The science was wrong. And the history of American fisheries management is a history of reluctance to limit the number of fishermen, for ideological reason that are beyond the scope of this review. As Apollonio and Dykstra point out, managers are exploring new ways of controlling effort, but the thinking is “largely fine-tuning and small variations on traditional themes,” (226). The whole problem requires new thinking and new concepts.
It also requires new science, based on what we know in 2010 (with the potential to make changes as we acquire more knowledge of ecoystems), not what we knew in 1949.
[1]Michael Graham, The Fish Gate, (London: Farber and Farber Ltd., 1943), 143.

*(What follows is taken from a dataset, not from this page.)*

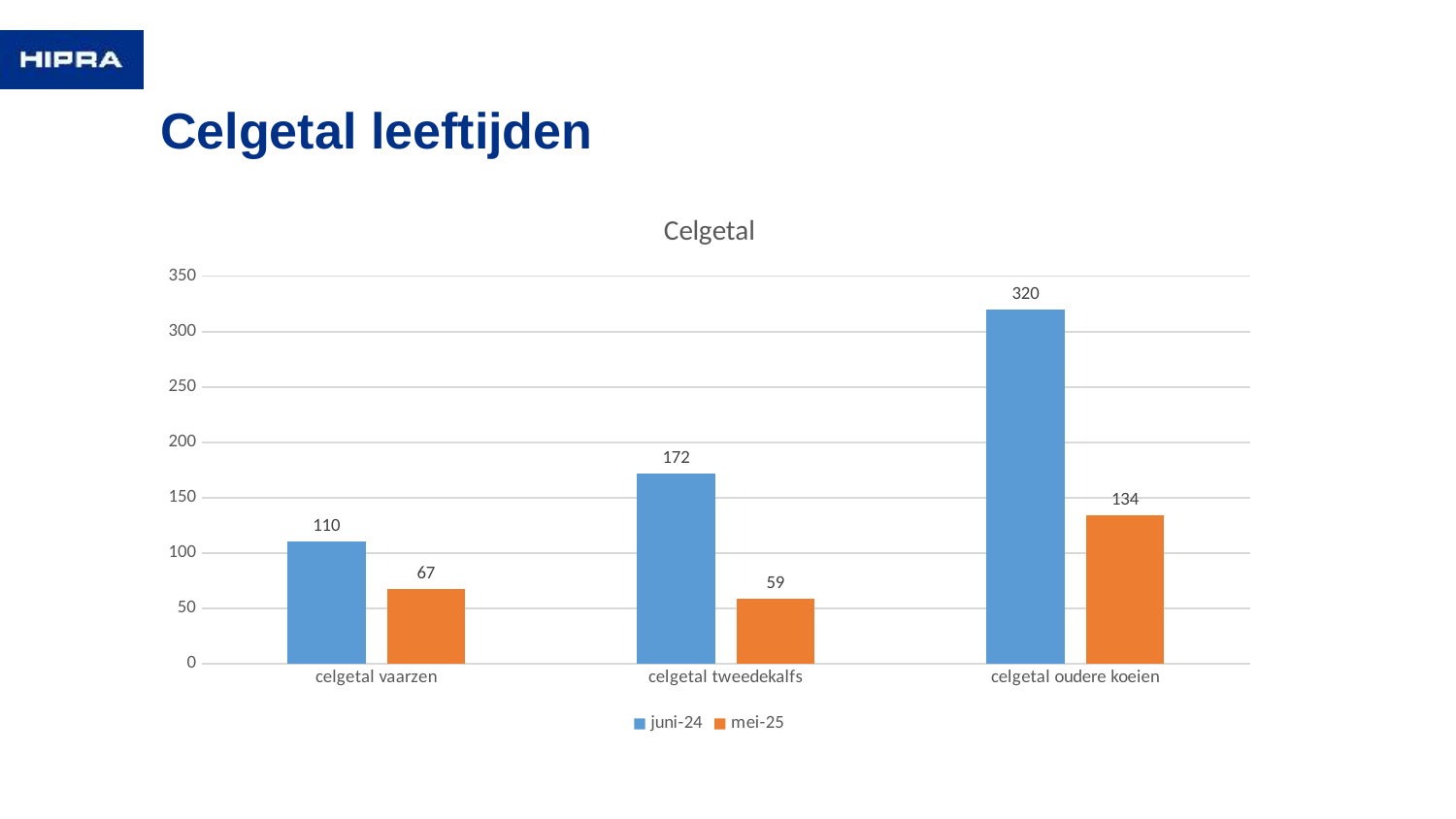
Which category has the highest juni-24 value? celgetal oudere koeien What is the mei-25 value for celgetal oudere koeien? 134 What is the difference between the juni-24 and mei-25 values for celgetal oudere koeien? 186 What is the difference between the juni-24 values for celgetal tweedekalfs and celgetal vaarzen? 62 Which is larger: the mei-25 value for celgetal vaarzen or the mei-25 value for celgetal tweedekalfs? celgetal vaarzen Is the juni-24 value for celgetal oudere koeien greater or less than 300? greater What is the mei-25 value for celgetal tweedekalfs? 59 How many categories are shown on the x axis? 3 Which category has the lowest mei-25 value? celgetal tweedekalfs What kind of chart is shown on the slide? bar chart What is the juni-24 value for celgetal vaarzen? 110 How many series does the legend list? 2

[2] Wilbert M. Chapman, “United States Policy on High Seas Fisheries.” Department of State Bulletin, Vol. XX, No. 498, Jan. 16, 1949, 67-80.
Spencer’s an admirable fellow, but he and Mr. Dykstra do not seem willing to consent to one of the tried and true methods of keeping a goodly percentage of large older fish in existence in a given fish population: designate appropriately sized and located marine wilderness areas. No-take zones, if you prefer to define them by what they aren’t .
“An enormously, immensely complicated intervention,” fisheries management a la Fishery Management Council indeed is. Marine wilderness is the mirror opposite: wilderness management plan = Do not extract. Do not despoil any more than you would an upland wilderness area.
Will this automatically generate higher numbers of larger older fishes? Not all types, and not all at the same rather either. But certainly so for some, and likely so for far more species than we might be guessing.
But Messers Apollonio and Dykstra continue to be unwilling to promote this simple step, out of the unreasonable fear that there is a slippery slope that would result in fishermen being shortly forced out of the entire Gulf of Maine. That this concern is a foolish one does not matter; Apollonio will not test it in the field. Or chooses to ignore those findings elsewhere in the seven seas, that natural submerged wildlands allowed to proceed through natural successions will foster larger older stable populations commercially exploited species and notably, their prey too.